Streamlining the process
To speed things up, DAAAM aggregates nearby objects as it travels and uses an optimization method to select key frames to annotate. These are images with the clearest view of multiple objects, allowing the system to thoroughly describe several items in parallel, speeding up computation tenfold.
As the robot explores the space, it attaches each batch of annotations to multiple objects in a particular location on the 3D map.
“We annotate every object only once, so our framework can run in very large-scale environments in real time. And by clustering objects into regions, it can answer a wide range of queries about objects and locations in the environment,” Gorlo explains.

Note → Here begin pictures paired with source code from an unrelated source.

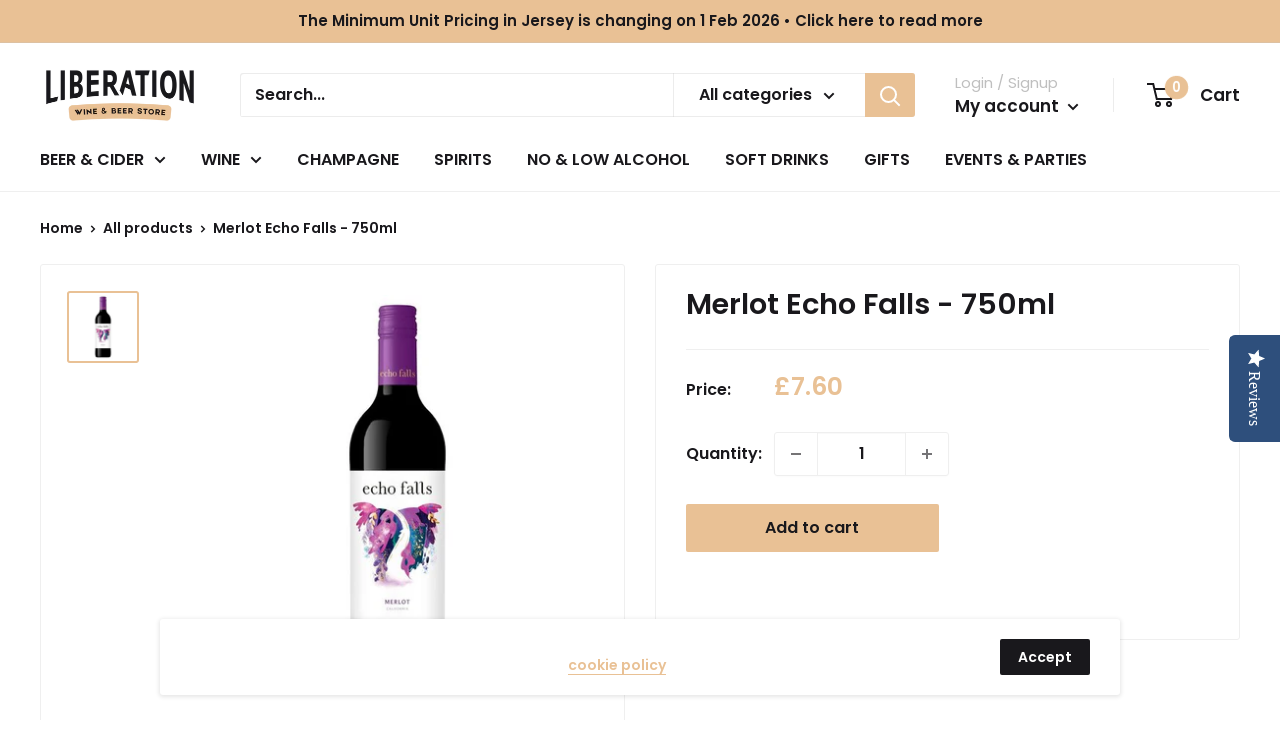

--- FILE ---
content_type: text/css
request_url: https://liberationqualitydrinks.je/cdn/shop/t/5/assets/bundle-styles.css?v=7798428871137754321649071635
body_size: -247
content:
.fw-regular{font-weight:400!important}.mb-neg5{margin-bottom:-5px}.cart-recap__continue{color:#1e252c;margin-bottom:12px;box-shadow:0 0 0 1px #262930 inset}.cart-recap__note-inner p:first-of-type:not(:only-of-type){margin:0}.cart-recap__note-small{font-size:13px;font-weight:400}.cart-recap__note-small a{text-decoration:underline}.form__field--textarea::placeholder{font-weight:400;color:#999;font-size:13px}.card__product-spec .card__section{padding-top:27px;padding-bottom:27px}@media screen and (min-width: 640px){.card__product-spec .card__section{padding-top:40px;padding-bottom:40px}}.card__product-spec .text--pull{margin-top:0}.card__product-spec .rte table{margin:0}.card__product-spec .rte table tr:first-child{border-top:none}.card__product-spec .rte table tr:last-child{border-bottom:none}.card__product-spec .rte table td{padding:8px 0;font-size:14px}@media screen and (min-width: 640px){.card__product-spec .rte table td{font-size:16px}}.card__product-spec .rte table td:first-child{width:104px}@media screen and (min-width: 640px){.card__product-spec .rte table td:first-child{width:140px}}.card__product-spec .rte table td+td{padding-left:25px;color:#55c7e4;border-left:1px solid #EFEFEF}@media screen and (min-width: 640px){.card__product-spec .rte table td+td{padding-left:43px}}
/*# sourceMappingURL=/cdn/shop/t/5/assets/bundle-styles.css.map?v=7798428871137754321649071635 */


--- FILE ---
content_type: text/css
request_url: https://liberationqualitydrinks.je/cdn/shop/t/5/assets/bold-upsell-custom.css?v=150135899998303055901616167044
body_size: -629
content:
/*# sourceMappingURL=/cdn/shop/t/5/assets/bold-upsell-custom.css.map?v=150135899998303055901616167044 */


--- FILE ---
content_type: text/javascript
request_url: https://liberationqualitydrinks.je/cdn/shop/t/5/assets/cart.js?v=1283541945188939241622629572
body_size: -124
content:
Inspira={},Inspira.cart={},Inspira.getCart=function(callback){$.getJSON("/cart.js",function(data){Inspira.cart=data,callback&&callback(data)})},Inspira.addToCart=function(qty,id,callback){$.ajax({type:"POST",url:"/cart/add.js",data:{quantity:qty,id:id},dataType:"json"}).done(function(data){callback()}).fail(function(a,b,c){alert("error"),console.log(a),console.log(b),console.log(c)})},Inspira.updateCart=function(qty,id,callback){$.ajax({type:"POST",url:"/cart/update.js",data:"updates["+id+"]="+qty,dataType:"json"}).done(function(data){Inspira.cart=data,callback(data)}).fail(function(a,b,c){alert("error"),console.log(a),console.log(b),console.log(c)})},$(function(){$(document).on("submit",".product-form, .product-item__action-list.button-stack",function(event){event.preventDefault();var $this=$(this),qty=parseInt($(this).find(".quantity-selector__value").val()!=""?$(this).find(".quantity-selector__value").val():1),id=$(this).find('[name="id"]').val();Inspira.addToCart(qty,id,function(){var btn_text=$this.find('button[type="submit"]').first().text(),btn_color=$this.find(".button--primary").css("color");$this.find('button[type="submit"]').css({transition:"color 0.35s ease-in-out",color:"transparent"}).attr("disabled",!0),$(".header__cart-count").css({transition:"all 0.5s ease-in-out 0.5s",color:"transparent","will-change":"transform",transform:"scale(1.2)"}),Inspira.getCart(function(data){var cart=data;setTimeout(function(){$this.find('button[type="submit"]').text("Added to cart!").css({transition:"color 0.35s ease-in-out",color:btn_color}),$this.find(".product-form__link-to-cart-container, .product-item__action-button.button.button--small.button--primary.product-form-collection__link-to-cart").css({transition:"opacity 0.35s ease-in-out",opacity:"1","pointer-events":"auto"}),$(".header__cart-count").text(data.item_count).css({color:"#fff","will-change":"inherit",transform:"inherit"})},1e3),setTimeout(function(){$this.find('button[type="submit"]').css({transition:"color 0.35s ease-in-out",color:"transparent"}),setTimeout(function(){$this.find('button[type="submit"]').attr("disabled",!1).text(btn_text).css({transition:"color 0.35s ease-in-out",color:btn_color})},500)},4e3)})})})});
//# sourceMappingURL=/cdn/shop/t/5/assets/cart.js.map?v=1283541945188939241622629572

Once the system builds this spatial memory, it must retrieve information from an enormous database of objects and descriptions in an efficient manner.
To enable this, the researchers used an LLM that calls on various tools, which can quickly retrieve specific information in a way that reduces hallucinations. This allows DAAAM to answer a user query accurately in only a few seconds.
For instance, if one asks a robot about a certain sculpture it saw near an MIT campus building, DAAAM can use a semantic search tool to retrieve information based on the word “sculpture” or a different tool to retrieve information based on the location of the building.
When tested and compared with other methods, DAAAM was between 21 percent and 53 percent more accurate, depending on the question type.
In the future, the researchers want to expand DAAAM so the system can capture significant events that happened in the environment. They are also working to incorporate confidence levels into the system’s responses.
“Ultimately, we want to have robots that can help with any sort of tasks. With this framework, we are trying to create the foundations to enable a generalist agent that can do anything you ask,” Gorlo says.
This research was funded, in part, by the U.S. Army Research Laboratory and the Office of Naval Research. Carlone is currently on sabbatical as an Amazon Scholar; this article describes work performed at MIT and is not associated with Amazon.